Adjuvant arthritis (AA) can be induced in Lewis rats by immunization with mycobacterial
antigens. Passive transfer of a T cell clone recognizing the 180-188 amino acid sequence in mycobacterial
heat shock protein 60 (hsp60) was found to induce AA. In the present study, we investigated whether tolerance was obtained for this AA-associated
T cell epitope after intranasal or s.c. administration of a
peptide containing this
epitope.

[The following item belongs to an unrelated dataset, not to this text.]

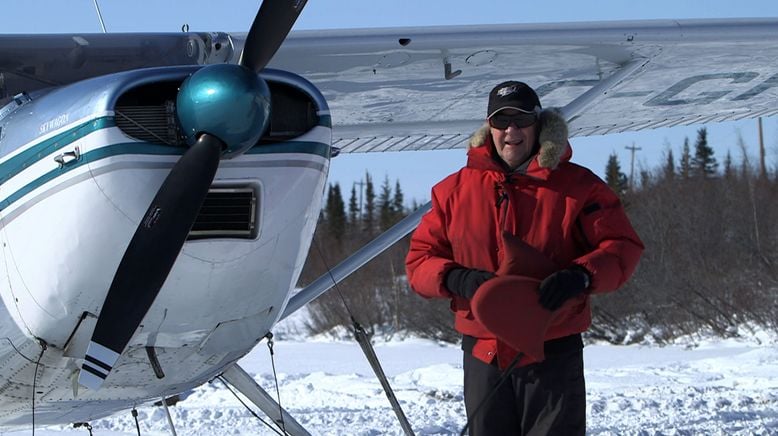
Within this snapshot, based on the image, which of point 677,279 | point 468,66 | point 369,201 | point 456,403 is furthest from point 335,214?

Two 15-mer
peptides containing the mycobacterial hsp60 sequences 176-190 and 211-225 were used; 176-190 contained the
T cell epitope 180-188, which was recognized by the arthritogenic T cell clone A2b and was the immunodominant hsp60
T cell epitope after induction of AA, and 211-225 contained a
T cell epitope that was recognized both after induction of
arthritis with whole Mycobacterium tuberculosis and after immunization with mycobacterial hsp60. In rats treated intranasally or subcutaneously with 176-190 and immunized with mycobacterial hsp60, proliferative responses to 176-190 were reduced. Proliferative responses to 211-225 and to whole mycobacterial hsp60 were not affected. AA was inhibited intranasally in the 176-190-treated rats but not in the 211-225-treated rats. Moreover, intranasal 176-190 led to similar
arthritis-protective effects in a nonmicrobially induced
experimental arthritis (
avridine-induced
arthritis). Therefore, tolerance for a disease-triggering, microbial cartilage-mimicking
epitope may cause resistance to
arthritis irrespective of the actual trigger leading to development of the disease.